# Task instructions
**1.** Summarize the Wenders retrospective article below in two sentences.
**2.** Using the Wenders retrospective article below, mark each statement yes or no and quote the words that decide it: (a) The retrospective runs until March 6, 2016. (b) The writer understood the couple's Portuguese fluently. (c) The couple left the train separately.
**3.** Carry the Wenders retrospective article below forward from its final sentence.

# Extract
· · · ·
Note: This is part of our coverage of TIFF Bell Lightbox’s On the Road: The Films of Wim Wenders
This essential retrospective devoted to one of the giants of the New German Cinema features new digital restorations of Wenders’ essential early works. Jan. 28 – March 6, 2016
(This is an analysis therefore there are spoilers.)
I was riding home on the subway late one night and I was sitting across from an old couple arguing heatedly in Portuguese. The woman shouted a bunch of what sounded like expletives, her hands animated in a threatening fury against, who I assumed, was her husband. He shouted back at her, “Você é nada! Você é nada!” From the very little Portuguese I could understand, he repeated to her that she was nothing.
They quieted down after a bit, yet they remained sitting close, breathing heavily, and looking at anything but each other. When their stop came they instinctively reached out for each others’ hands, connected, and stepped off the train.
· · · ·
# Rows from a spatial reasoning dataset
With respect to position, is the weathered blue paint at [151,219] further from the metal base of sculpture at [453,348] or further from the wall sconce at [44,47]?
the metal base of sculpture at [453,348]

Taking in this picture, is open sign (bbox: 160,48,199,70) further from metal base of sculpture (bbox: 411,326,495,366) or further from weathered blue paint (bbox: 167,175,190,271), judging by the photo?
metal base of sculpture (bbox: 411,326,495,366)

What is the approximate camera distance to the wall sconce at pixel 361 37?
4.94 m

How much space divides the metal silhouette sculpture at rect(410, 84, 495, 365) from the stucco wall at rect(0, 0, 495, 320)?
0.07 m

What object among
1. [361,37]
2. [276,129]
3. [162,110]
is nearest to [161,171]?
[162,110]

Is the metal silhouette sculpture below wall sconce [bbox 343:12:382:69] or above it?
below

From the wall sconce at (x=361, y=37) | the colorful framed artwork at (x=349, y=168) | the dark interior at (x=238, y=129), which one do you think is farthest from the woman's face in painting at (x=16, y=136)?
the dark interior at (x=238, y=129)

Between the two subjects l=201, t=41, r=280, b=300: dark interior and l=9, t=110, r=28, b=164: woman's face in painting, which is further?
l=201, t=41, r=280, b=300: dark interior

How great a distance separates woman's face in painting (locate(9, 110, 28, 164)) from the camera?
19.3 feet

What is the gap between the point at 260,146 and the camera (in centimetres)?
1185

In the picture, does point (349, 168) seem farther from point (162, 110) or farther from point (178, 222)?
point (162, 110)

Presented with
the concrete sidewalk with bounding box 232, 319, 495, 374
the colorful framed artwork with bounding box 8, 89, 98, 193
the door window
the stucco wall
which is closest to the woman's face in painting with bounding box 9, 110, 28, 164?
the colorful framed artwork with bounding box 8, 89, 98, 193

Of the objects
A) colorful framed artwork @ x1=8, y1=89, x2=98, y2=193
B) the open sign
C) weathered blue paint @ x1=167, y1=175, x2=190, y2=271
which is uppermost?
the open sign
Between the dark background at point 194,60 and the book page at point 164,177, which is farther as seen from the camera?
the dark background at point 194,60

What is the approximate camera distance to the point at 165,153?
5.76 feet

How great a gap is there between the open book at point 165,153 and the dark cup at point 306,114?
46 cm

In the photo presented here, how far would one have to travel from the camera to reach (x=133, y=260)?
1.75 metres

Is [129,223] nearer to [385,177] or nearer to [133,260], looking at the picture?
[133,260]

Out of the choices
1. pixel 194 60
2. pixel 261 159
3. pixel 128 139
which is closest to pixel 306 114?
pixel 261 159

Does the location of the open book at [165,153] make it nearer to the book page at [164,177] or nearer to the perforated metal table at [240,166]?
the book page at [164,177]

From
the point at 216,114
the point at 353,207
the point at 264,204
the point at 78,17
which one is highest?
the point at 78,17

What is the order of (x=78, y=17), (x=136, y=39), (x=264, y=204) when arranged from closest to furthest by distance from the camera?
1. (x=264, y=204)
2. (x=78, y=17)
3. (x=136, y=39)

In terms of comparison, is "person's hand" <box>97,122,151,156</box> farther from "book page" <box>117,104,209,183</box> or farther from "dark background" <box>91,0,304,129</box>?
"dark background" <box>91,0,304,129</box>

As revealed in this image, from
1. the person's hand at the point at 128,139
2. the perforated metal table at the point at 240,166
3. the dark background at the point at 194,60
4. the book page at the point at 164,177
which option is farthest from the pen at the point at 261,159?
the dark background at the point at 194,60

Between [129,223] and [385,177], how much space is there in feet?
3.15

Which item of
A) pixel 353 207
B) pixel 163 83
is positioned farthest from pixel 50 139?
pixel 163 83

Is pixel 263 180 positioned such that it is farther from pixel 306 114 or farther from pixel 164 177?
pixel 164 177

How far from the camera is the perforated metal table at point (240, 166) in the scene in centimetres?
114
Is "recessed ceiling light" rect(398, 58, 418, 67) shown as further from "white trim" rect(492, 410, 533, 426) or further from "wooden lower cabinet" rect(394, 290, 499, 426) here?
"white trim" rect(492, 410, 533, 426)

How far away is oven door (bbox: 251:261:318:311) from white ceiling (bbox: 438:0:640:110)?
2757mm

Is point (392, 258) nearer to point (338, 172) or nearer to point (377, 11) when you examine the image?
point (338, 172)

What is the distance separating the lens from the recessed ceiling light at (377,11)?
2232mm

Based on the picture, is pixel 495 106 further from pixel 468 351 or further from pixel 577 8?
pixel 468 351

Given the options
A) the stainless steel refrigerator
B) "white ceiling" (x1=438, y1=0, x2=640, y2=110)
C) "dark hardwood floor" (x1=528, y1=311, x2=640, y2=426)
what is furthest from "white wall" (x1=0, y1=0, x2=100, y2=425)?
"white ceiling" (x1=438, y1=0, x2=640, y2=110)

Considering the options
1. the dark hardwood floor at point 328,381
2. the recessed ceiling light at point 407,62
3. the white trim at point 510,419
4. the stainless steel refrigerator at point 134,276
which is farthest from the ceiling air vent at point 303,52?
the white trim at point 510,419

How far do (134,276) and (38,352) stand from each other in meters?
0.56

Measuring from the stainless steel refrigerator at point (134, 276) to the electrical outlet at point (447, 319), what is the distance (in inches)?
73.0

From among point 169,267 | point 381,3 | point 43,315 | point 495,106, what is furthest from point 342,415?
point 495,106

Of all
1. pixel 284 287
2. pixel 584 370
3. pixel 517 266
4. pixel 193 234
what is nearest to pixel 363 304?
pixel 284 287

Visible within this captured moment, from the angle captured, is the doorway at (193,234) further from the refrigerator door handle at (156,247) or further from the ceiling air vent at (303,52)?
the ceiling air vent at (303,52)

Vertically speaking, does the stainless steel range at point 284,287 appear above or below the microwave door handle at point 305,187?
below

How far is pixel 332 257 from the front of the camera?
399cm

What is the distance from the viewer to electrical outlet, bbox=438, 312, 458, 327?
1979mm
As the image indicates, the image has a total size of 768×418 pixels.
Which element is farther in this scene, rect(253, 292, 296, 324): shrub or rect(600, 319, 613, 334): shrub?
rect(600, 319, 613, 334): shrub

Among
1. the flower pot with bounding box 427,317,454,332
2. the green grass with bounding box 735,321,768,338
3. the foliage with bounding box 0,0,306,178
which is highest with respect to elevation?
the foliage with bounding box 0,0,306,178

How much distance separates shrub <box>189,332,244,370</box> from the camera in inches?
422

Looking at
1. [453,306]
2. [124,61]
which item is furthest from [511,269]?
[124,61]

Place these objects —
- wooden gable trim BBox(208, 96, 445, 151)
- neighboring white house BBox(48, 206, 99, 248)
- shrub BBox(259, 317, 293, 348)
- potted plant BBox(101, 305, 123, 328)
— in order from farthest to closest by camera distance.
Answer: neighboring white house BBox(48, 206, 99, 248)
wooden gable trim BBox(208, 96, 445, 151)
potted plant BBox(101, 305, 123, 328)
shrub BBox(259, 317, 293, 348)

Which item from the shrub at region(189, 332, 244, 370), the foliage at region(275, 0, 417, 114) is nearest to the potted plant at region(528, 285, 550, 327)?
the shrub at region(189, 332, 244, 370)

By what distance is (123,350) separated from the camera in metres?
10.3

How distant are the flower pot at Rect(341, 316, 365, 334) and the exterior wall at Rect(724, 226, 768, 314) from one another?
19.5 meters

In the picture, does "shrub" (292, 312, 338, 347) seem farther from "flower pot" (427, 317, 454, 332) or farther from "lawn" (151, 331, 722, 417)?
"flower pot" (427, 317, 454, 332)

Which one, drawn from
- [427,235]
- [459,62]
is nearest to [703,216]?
· · · ·
# Answers given
**1.** The article belongs to coverage of TIFF Bell Lightbox's retrospective of Wim Wenders' films, which features new digital restorations of his early works and runs from Jan. 28 to March 6, 2016. The writer recalls a late-night subway ride spent across from an old couple who argued heatedly in Portuguese, then fell quiet and reached for each other's hands as they stepped off the train.

**2.**
(a) Yes: "Jan. 28 – March 6, 2016"
(b) No: "From the very little Portuguese I could understand"
(c) No: "they instinctively reached out for each others’ hands, connected, and stepped off the train."

**3.**
It was just small slice I witnessed of a much bigger picture in the lives of this couple. They will probably forget it or maybe they had already resolved their issue. Regardless, this moment stuck with me when I saw Peter Handke‘s The Left-Handed Woman. Handke is best known for his long time writing collaboration with Wim Wenders and this is his debut directorial feature.
The film starts off with a Marianne (Edith Clever), a former literary translator, awaiting her husband Bruno’s (Bruno Ganz) return from a business trip. She’s quiet as he tells her of his happiness and his comfort at being with her again. After spending a romantic night in a hotel, Marianne tells her husband that she’s had an epiphany. She tells him that he must move out and leave her alone with their son. With some great hesitation and a bit of frustration, Bruno complies, but curiously doesn’t question her motives and neither does anyone else.
Things seem out of place in Clamart, a commune on the suburbs of Paris that is the setting for the film. Marianne takes her son Stefan (Markus Mühleisen) to visit his father. As they step out she follows Stefan, even skipping along with him. As they turn onto the street, a bus nearly skims them and a woman runs by them. For a few seconds the camera lingers, showing the woman in a slight state of recognition, but she turns and continues on her way. In another, a man is looking outside his balcony into the night. A man upstairs from him jumps out of the balcony and unto the floor below.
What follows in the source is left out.